NASA Finds Critical Assembly Fault in Shuttle
I know NASA is conservative with technology, but using assembly in this day and age is way backwards!
They should really do some double checking on this stuff. It's hard to imagine mistakes like this happen when dealing with something that holds the fate of a handfull of people's lives; not to mention all the millions of dollars put into these projects that would go down the drain. When dealing with people's lives and huge sums of money it's worth it to go over _everything_, and put in for better training so these thing don't happen again. They caught it this time, but if they don't take enough precaution, they might not be so lucky in the future.
Buckethead
And if you read the article, you realize that NASA installed defective actuators not once, but twice! The first being the one that was successfully flown 30 times, and the second in the spare actuators.
Given the complexity of a system like the shuttle, it is not surprising that out of 1000s of components there could be a mistake in one of them (and given some redundancy and robustness, it is not surprising that the shuttle could fly 30 times with one or more poorly installed components, though one would not normally want to bet on that...).
However, two errors out of 8 actuators checked implies some serious quality control issues.
-Marcus
Discovery flew safely 30 times with the defective actuator
When does a defect become a problem? I wonder if this was really a Critical problem because shouldn't some indication have already been seen by now?
I mean since they have fixed this problem will two other problems surface that are more critical and maybe they should have left it alone?

Information shown ->
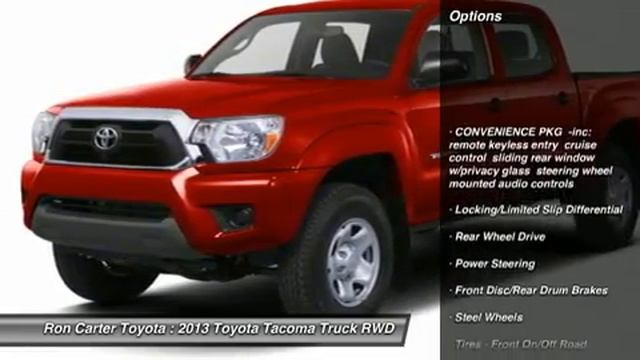 2013 TOYOTA TACOMA Alvin, TX 016557 смотреть онлайн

Requirement A ->
According to the comments on the shuttle assembly fault, why is it not surprising that the shuttle could fly 30 times with poorly installed components?
Requirement B ->
From the comments on the shuttle assembly fault, print the passage that starts at the words "However, two errors" and ends after the words "left it alone?".

Answer space A ->
A system like the shuttle has some redundancy and robustness.

Answer space B ->
However, two errors out of 8 actuators checked implies some serious quality control issues.
-Marcus
Discovery flew safely 30 times with the defective actuator
When does a defect become a problem? I wonder if this was really a Critical problem because shouldn't some indication have already been seen by now?
I mean since they have fixed this problem will two other problems surface that are more critical and maybe they should have left it alone?